Then I find a subpopulation who for some reason was *randomly assigned* to spend certain lengths of time in the hospital. I find that among *this* population, as hospital stays go up, the duration of illness goes down. This turns the positive correlation into a negative one and convinces me that the hospital stays *cause* drops in the duration of illness. (The causation can no longer run the other way because the hospital stays were randomly assigned.)
This procedure DOES rely on assumptions —- it assumes that the hospital stays in this subpopulation were truly random, that nobody monkeyed with the asssingments, etc. But that’s
NOT THE SAME as relying on a model of the WAY in which hospital stays affect illness durations. It makes NO ASSUMPTIONS whatsoever about that.
Now when I go to write the paper, I am likely to include a theoretical part, which presents a model in which hospital stays reduce illness FOR SOME REASON that makes sense to me. And I will include the empirical part, which shows that (under my randomness assumptions) hospital stays cause shorter illnesses. But that empirical part stands on its own and does not depend on the reasoning given in the theoretical part.
Yes, you need assumptions. No, you do not need *structural* assumptions.
Ken B: Yes, the number 8 is an inference. The question is whether that inference relies on an assumption about the role of incentives. I claim that it need not (which I’m sure of) and to the best of my recollection it does not (which of course I’m less sure of, not having looked at the paper in a long time).
OK, the first model in the paper, based on incentives, is used to make predictions. Many of the references I quoted earlier refer to this part. These are then tested in the empirical part, the second part.
The bit I don’t get is how that correlation gets turned the other way. If you correlate murders with executions you get a positive correlation. You may conclude (as did Sellin) that executions do not deter murders. Now Ehrlich comes along and finds that the correlation is negative, and executions do deter murders. How did he get from the positive correlation in the raw data to a negative correlation? In your hospital example you found a sub-population that (somewhat implausibly) had been randomly assigned hospital stays of fixed duration, regardless of their state of health. What is the equivalent for Ehlich? Section IIa is the key, where Ehrlich says “In the empirical investigation an attempt is made to test the main behavioural implications of the theoretical model. The econometric model of crime developed by the author [1973a] is applied to aggregate crime statistics…”

◆ ◆ ◆ ◆ ◆ ◆ ◆

→ **Actions to take**:
1. In the forum excerpt, what happens to the duration of illness as hospital stays go up among the randomly assigned subpopulation?
2. According to the forum excerpt, why can the causation between hospital stays and illness duration no longer run the other way in the randomly assigned subpopulation? Answer in one to three sentences.
3. Write the next part of the forum excerpt, picking up after its final sentence.
The records that follow are separate from the forum excerpt and are not part of it.

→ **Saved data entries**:
◆ ◆ ◆ ◆ ◆ ◆ ◆

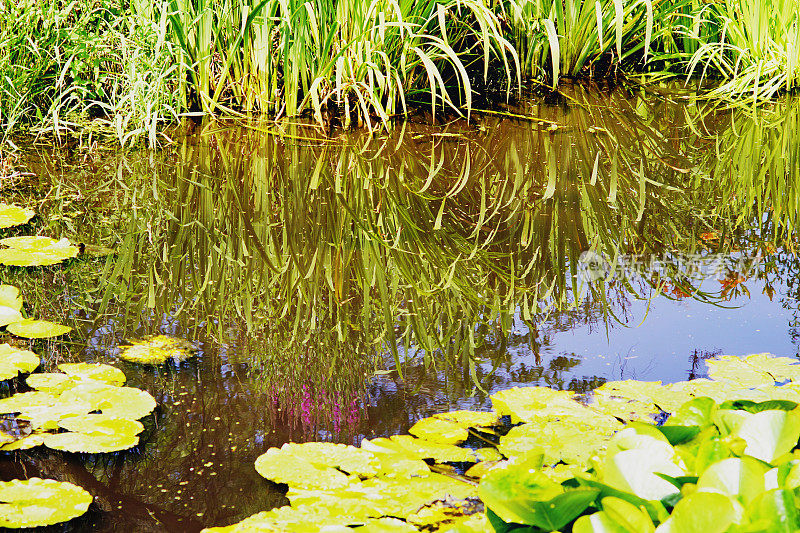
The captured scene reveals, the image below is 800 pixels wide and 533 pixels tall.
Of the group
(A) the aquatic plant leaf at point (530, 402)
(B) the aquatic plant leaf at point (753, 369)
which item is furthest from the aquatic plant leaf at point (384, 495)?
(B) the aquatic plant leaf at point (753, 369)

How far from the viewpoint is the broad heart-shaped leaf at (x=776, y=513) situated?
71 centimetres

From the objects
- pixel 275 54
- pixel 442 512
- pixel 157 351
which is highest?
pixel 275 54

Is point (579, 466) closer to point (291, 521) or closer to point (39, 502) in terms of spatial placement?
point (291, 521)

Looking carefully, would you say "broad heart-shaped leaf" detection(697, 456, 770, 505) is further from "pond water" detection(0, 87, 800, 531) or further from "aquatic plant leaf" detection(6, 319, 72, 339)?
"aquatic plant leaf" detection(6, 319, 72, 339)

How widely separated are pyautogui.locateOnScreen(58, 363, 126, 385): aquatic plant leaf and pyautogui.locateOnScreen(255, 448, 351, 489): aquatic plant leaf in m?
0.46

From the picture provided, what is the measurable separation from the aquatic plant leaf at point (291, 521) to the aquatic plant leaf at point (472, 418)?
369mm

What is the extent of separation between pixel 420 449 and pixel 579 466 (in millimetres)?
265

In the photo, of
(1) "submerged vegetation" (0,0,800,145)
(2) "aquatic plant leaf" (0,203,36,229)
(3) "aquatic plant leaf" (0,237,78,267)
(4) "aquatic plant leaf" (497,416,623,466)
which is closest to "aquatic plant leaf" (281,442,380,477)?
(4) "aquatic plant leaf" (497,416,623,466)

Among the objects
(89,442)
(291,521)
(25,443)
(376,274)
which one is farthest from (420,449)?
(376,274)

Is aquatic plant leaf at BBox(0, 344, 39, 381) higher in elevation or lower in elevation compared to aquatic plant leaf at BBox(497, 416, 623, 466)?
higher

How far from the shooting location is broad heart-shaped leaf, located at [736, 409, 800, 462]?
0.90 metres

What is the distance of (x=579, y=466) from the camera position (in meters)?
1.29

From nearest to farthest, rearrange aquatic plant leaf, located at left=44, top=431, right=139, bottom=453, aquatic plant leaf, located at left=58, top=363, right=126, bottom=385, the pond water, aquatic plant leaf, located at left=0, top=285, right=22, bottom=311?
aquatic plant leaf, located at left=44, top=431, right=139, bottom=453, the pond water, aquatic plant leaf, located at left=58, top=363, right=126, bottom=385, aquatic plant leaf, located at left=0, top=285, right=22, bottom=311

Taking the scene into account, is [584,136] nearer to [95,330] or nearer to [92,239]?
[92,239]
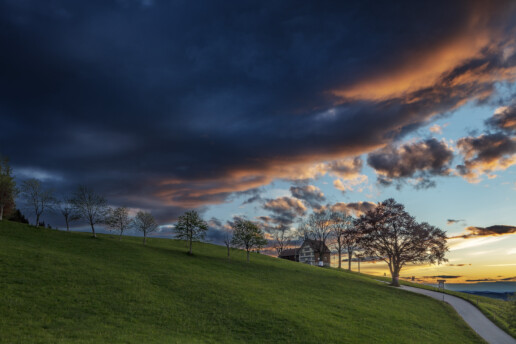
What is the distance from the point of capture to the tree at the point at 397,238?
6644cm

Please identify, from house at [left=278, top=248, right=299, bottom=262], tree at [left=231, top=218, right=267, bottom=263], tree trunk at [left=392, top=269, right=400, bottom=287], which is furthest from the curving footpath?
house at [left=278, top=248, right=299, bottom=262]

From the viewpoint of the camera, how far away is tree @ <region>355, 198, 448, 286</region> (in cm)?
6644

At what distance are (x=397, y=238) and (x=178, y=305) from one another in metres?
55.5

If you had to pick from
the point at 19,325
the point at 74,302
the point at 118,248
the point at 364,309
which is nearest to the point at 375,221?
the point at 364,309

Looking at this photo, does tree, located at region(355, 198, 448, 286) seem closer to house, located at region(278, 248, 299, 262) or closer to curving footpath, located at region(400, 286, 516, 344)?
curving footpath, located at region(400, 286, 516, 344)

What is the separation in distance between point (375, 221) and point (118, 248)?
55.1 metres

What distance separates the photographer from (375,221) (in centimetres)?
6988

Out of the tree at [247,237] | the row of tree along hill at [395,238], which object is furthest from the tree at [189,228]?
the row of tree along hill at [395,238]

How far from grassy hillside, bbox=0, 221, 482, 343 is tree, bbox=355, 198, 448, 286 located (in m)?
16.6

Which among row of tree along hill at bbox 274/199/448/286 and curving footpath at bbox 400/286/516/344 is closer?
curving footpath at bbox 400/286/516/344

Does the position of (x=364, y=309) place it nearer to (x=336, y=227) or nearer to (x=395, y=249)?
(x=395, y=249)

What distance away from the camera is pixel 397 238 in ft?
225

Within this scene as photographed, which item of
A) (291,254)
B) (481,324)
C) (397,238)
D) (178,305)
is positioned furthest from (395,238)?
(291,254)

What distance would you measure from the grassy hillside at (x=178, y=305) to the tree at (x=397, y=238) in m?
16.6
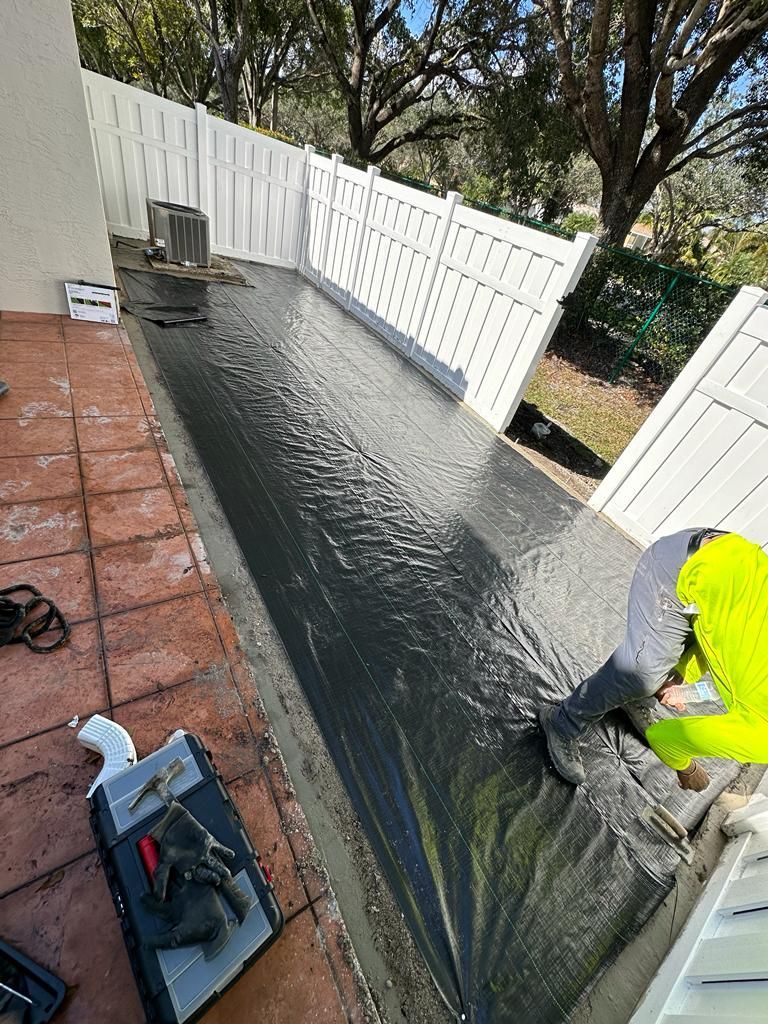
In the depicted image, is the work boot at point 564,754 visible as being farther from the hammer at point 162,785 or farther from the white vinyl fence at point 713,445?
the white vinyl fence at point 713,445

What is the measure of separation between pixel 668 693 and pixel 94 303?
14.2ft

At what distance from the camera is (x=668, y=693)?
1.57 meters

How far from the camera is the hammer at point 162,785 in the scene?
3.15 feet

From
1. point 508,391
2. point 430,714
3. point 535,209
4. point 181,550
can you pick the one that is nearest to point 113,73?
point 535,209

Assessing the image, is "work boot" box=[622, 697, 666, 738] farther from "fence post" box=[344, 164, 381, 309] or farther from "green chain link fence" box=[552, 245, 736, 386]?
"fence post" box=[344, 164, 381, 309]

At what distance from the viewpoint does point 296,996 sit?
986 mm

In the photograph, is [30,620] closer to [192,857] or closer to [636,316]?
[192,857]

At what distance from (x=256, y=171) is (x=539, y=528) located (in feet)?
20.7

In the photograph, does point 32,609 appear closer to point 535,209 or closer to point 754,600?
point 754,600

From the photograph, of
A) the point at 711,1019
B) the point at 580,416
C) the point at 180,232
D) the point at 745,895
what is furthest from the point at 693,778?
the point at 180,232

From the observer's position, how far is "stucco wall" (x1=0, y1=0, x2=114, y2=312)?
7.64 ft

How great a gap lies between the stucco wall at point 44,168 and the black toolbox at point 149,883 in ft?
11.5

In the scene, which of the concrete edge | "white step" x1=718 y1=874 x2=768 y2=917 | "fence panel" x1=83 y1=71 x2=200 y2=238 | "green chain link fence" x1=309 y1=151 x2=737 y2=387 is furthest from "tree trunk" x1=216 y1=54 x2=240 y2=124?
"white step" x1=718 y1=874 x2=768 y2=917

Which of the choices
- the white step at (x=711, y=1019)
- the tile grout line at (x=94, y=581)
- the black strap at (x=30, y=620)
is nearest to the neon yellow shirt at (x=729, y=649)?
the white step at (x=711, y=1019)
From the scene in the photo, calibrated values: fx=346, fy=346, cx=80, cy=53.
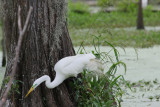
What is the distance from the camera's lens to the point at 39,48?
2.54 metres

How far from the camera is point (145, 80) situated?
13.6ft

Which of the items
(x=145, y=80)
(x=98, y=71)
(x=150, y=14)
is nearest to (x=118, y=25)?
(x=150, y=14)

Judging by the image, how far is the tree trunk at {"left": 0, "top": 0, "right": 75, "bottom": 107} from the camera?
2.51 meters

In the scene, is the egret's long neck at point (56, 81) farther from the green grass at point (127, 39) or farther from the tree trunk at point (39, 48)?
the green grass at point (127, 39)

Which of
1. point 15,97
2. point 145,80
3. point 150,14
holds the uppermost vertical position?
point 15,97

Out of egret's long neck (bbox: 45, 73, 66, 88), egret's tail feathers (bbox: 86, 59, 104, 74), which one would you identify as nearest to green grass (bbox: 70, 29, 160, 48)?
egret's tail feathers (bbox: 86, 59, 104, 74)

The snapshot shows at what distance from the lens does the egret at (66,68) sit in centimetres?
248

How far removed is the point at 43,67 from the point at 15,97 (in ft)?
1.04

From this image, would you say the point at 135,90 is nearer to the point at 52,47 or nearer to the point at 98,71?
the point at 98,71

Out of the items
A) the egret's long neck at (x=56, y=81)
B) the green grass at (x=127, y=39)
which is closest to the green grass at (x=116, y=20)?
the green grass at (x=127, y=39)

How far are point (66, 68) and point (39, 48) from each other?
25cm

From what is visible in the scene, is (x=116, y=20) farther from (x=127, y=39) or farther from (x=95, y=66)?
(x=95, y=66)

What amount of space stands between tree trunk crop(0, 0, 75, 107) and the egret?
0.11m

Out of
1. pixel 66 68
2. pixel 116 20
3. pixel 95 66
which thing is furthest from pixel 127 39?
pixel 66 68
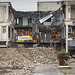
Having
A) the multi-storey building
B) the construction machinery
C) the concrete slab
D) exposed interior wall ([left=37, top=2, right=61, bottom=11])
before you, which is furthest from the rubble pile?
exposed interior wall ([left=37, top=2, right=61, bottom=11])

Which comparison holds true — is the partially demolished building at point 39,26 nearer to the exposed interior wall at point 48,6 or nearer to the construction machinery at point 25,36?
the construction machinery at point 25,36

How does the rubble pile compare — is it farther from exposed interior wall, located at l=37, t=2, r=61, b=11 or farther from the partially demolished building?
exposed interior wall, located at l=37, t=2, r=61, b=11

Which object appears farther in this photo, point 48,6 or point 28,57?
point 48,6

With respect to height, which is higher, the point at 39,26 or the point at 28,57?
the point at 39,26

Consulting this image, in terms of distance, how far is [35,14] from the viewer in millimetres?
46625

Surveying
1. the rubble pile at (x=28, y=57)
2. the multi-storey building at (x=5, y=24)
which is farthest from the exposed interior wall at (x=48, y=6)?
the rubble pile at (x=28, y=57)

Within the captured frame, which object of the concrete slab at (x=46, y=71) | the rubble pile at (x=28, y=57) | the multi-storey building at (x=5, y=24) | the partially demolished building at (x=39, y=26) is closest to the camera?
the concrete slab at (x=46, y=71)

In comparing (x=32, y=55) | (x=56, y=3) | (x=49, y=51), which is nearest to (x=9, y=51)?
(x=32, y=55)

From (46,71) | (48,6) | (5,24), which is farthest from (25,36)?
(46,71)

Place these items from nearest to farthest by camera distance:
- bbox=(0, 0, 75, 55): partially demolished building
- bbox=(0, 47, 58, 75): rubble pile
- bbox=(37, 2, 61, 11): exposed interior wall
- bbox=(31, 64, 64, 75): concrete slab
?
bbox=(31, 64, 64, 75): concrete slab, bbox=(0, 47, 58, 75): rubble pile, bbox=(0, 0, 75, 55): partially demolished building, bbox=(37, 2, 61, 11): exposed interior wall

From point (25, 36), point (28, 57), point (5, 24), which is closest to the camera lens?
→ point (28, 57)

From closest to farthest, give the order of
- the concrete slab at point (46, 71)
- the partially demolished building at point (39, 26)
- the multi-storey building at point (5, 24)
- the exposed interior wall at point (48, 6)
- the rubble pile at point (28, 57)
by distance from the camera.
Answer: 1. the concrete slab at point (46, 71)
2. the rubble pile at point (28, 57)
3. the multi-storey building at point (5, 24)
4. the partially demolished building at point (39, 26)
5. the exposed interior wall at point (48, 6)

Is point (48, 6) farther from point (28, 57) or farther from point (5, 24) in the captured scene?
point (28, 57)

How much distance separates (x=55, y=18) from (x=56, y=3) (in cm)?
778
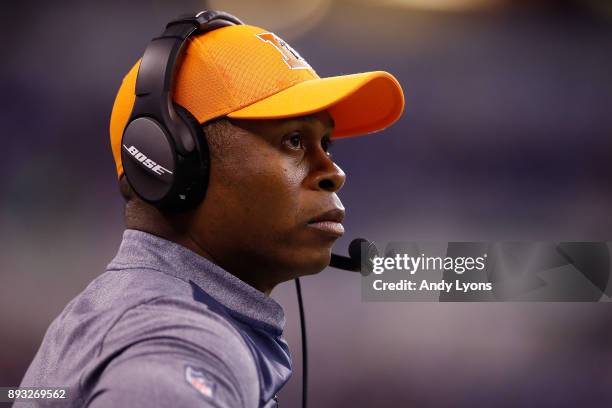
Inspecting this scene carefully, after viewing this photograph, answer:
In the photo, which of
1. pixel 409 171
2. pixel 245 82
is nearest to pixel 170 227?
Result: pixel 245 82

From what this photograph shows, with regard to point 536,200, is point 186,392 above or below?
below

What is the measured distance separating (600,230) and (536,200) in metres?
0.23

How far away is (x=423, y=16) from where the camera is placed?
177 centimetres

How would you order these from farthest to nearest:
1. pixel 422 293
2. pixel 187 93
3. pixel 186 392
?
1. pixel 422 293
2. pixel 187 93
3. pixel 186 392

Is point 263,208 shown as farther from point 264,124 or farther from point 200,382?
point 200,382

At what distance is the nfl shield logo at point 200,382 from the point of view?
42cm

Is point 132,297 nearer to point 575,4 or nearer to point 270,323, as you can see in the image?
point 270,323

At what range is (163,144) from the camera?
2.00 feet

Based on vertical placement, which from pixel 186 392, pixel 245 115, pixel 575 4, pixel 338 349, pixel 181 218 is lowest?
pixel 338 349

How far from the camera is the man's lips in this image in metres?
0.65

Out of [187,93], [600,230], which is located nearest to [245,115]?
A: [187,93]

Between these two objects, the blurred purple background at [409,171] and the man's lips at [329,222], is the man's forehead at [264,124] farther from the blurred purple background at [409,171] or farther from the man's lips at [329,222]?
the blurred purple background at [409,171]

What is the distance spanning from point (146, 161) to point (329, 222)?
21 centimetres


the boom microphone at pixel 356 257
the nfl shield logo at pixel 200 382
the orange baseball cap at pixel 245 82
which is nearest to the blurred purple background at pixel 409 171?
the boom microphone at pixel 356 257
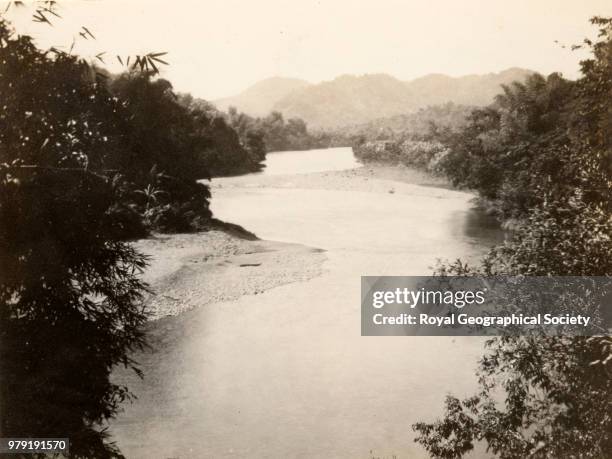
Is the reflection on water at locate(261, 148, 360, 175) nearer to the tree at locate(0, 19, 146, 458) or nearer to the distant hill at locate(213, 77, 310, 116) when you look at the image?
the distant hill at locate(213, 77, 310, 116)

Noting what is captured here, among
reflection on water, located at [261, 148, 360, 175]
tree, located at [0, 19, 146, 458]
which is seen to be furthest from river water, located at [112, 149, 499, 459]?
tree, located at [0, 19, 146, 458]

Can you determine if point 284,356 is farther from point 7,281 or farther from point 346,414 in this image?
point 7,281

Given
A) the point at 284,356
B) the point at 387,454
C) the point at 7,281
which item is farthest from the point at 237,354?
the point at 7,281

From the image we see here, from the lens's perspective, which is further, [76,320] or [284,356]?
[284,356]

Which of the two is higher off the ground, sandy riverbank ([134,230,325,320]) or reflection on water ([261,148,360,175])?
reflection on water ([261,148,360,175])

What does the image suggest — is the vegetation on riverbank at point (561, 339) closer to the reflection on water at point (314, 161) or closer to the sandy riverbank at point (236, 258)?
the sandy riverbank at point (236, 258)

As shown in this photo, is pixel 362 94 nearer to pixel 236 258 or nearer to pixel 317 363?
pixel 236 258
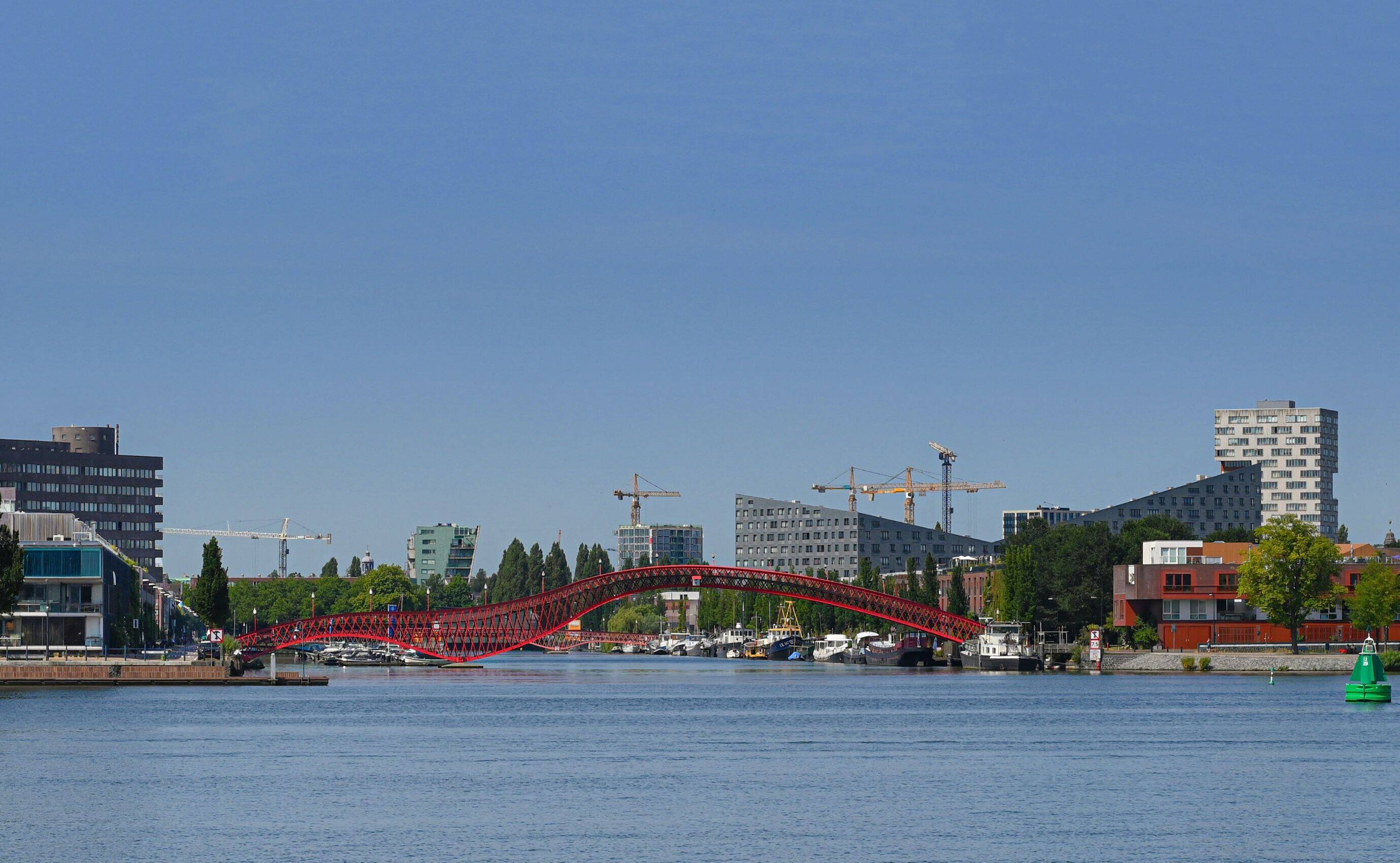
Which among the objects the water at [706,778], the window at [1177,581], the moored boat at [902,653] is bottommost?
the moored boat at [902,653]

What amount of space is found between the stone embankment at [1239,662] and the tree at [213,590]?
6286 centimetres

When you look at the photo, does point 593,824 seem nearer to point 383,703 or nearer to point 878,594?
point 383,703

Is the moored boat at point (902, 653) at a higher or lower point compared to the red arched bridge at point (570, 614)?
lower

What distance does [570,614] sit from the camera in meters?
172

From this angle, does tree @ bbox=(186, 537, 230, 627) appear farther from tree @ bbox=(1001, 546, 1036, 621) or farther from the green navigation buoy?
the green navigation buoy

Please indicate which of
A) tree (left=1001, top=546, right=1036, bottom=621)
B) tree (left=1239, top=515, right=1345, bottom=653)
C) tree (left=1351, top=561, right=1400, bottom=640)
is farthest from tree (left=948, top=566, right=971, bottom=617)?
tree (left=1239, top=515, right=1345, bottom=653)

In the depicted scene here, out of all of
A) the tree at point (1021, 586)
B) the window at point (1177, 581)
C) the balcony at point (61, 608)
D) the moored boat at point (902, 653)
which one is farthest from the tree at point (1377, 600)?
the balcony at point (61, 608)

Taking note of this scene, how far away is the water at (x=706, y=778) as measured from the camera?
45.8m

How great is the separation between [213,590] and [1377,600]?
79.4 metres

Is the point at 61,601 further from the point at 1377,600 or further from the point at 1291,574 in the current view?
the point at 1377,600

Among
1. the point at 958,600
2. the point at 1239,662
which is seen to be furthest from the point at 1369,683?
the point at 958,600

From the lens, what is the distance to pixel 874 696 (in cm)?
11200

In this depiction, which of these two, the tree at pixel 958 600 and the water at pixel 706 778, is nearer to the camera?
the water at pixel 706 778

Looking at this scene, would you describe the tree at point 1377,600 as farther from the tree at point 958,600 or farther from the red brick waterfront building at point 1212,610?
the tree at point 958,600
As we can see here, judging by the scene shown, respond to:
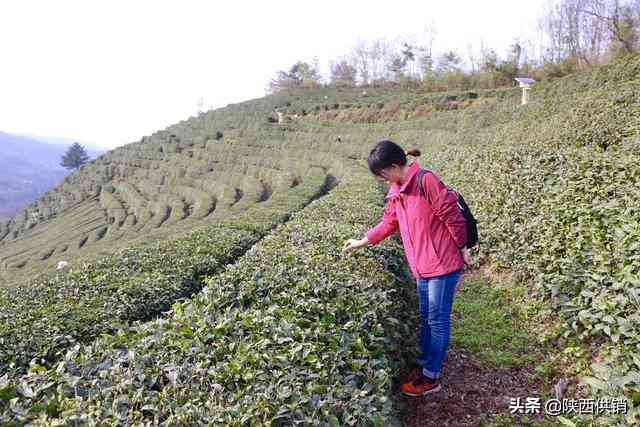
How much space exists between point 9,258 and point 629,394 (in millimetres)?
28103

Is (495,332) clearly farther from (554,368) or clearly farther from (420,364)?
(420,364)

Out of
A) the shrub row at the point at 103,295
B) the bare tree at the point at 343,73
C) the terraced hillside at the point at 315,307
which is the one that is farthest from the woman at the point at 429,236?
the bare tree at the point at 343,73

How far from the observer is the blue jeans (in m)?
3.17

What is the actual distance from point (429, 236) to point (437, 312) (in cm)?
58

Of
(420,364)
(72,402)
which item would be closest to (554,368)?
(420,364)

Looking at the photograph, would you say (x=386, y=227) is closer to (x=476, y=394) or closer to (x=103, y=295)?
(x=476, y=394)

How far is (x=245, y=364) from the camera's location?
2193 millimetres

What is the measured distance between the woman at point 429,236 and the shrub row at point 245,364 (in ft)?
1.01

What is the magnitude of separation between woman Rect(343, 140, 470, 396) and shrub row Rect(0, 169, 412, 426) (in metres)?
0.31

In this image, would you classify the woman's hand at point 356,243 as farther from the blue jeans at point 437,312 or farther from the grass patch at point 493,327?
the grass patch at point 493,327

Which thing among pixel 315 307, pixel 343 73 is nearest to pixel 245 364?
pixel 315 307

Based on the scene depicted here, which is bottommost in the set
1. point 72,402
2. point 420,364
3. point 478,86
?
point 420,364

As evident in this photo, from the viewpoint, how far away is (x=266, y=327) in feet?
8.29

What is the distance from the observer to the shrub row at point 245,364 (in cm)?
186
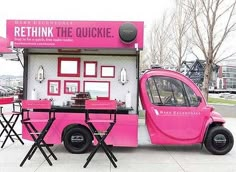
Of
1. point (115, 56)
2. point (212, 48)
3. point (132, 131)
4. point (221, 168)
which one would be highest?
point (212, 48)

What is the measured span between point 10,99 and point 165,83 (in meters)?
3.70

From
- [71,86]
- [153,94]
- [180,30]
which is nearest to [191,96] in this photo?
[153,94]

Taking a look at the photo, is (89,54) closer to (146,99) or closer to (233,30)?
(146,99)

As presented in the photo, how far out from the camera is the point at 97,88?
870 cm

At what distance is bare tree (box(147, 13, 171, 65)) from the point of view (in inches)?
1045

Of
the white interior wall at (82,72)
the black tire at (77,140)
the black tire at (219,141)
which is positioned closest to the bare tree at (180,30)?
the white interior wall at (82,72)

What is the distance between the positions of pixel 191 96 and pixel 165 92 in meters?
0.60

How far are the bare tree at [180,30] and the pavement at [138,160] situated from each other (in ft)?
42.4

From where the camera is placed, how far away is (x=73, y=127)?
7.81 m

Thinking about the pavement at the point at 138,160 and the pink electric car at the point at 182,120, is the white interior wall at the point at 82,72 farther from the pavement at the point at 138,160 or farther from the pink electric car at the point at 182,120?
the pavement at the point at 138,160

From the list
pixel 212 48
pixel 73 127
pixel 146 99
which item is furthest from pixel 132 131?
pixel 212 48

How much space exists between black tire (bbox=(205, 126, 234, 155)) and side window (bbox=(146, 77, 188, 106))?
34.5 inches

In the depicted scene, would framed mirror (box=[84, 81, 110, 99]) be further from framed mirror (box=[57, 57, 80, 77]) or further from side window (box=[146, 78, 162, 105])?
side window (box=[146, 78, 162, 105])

◆ ◆ ◆ ◆ ◆ ◆ ◆

→ **Responses to the exercise**:
1. The duration of illness goes down.

2. The causation cannot run from illness duration to hospital stays because the hospital stays in that subpopulation were randomly assigned. Since the length of stay was not set by how long someone was ill, a drop in illness duration as stays go up points to the stays causing the drop.

3.
So he is applying an econometric model developed earlier to test the behavioural model. Now as far as I can work out, where we seem to differ is the level of assumptions needed to make a model. If we make assumptions about the lack of interference with data etc, then this a model does not make. However, if we make enough assumptions, can we not call the collected assumptions a model? This will be a different model (or set of assumtions) to the first, behavioural model. It seems to me that the “assumptions” made for the empirical part of the paper are a model.
He says “the results change substantively…when the full econometric framework developed in the preceding section is implemented”. Is not this framework what he refered to as “the econometric model”?
Harold:
So he is applying an econometric model developed earlier to test the behavioural model. Now as far as I can work out, where we seem to differ is the level of assumptions needed to make a model.
If we differ on what’s *needed* then I’m certainly right and you’re certainly wrong. If we differ on what Ehrlich actually *did*, you’re the one with the paper in front of you and I’m the one relying on memory, so there’s a good chance you’re right.
@Steve:
I agree with the last to me. The inferred 8 is taken as a test of the claim that there will be an incentive effect. Model predicts rise in the murder rate *beacuse of the postulated effect of the incentive*; empirical analysis confrims the rise *based on other assumptions* and is taken as confirmation of prediction thus lending support to the postulated incentive effect.